CONSIGNES DE TRAVAIL »
(1) Recopiez le passage du texte sur la maladie et la santé de « Prenons un  exemple » à « avec cette maladie ? ».
(2) Rédigez la suite du texte sur la maladie et la santé à partir de sa dernière phrase.

TEXTE FOURNI »
● ● ● ●

Prenons un  exemple assez simple, le domaine de la maladie et de la santé :

  • Dans le quadrant individuel intérieur (I-I)  se trouve ce que ressent le patient : j’ai mal, j’ai peur, je suis fatigué etc. C’est la vision à la 1ère personne : comment cela m’affecte, qu’est ce que je ressens, est ce douloureux, et comment je vis avec cette maladie ?
  • Le quadrant individuel extérieur, (I-E) correspond aux symptômes, aux causes, aux examens que l’on peut faire sur cette maladie, les remèdes possibles, etc. c’est-à-dire à la maladie envisagée depuis une perspective extérieure et “objective”.

● ● ● ●

DONNÉES SOURCES »
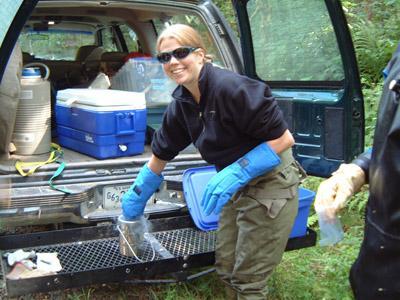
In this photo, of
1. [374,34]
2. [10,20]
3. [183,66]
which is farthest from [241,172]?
[374,34]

● ● ● ●

RÉPONSES À L'EXERCICE »
(1)
Prenons un  exemple assez simple, le domaine de la maladie et de la santé :

  • Dans le quadrant individuel intérieur (I-I)  se trouve ce que ressent le patient : j’ai mal, j’ai peur, je suis fatigué etc. C’est la vision à la 1ère personne : comment cela m’affecte, qu’est ce que je ressens, est ce douloureux, et comment je vis avec cette maladie ?

(2)
  • Le quadrant collectif-intérieur (C-I), en bas à gauche, correspond à la représentation que la société a de cette maladie : par exemple, une maladie, comme la peste jadis ou comme le Sida plus récemment, peut être vécue comme une punition que Dieu avait lancé contre les humains parce qu’ils péchaient et s’écartaient du chemin de Dieu. A l’époque moderne, triomphe de la médecine scientifique, la maladie est vue comme un dysfonctionnement organique que l’on peut analyser à partir de la physiologie du corps humain et que l’on peut soigner comme on répare une voiture, en prescrivant des pharmacopées testées pour leur efficacité cliniques. Avec le développement des médecines alternatives, certains voient la maladie comme un symptôme de causes psychiques, qu’il convient de lire et d’accueillir afin de comprendre ce que notre inconscient tente de nous dire au travers de cette maladie. On voit là qu’il s’agit de trois regards différents sur la maladie, issues de trois cultures différentes Nous verrons au chapitre suivant (chapitre 2) que ces trois visions correspondent à des courants culturels différents, à des manières spécifiques d’appréhender le monde.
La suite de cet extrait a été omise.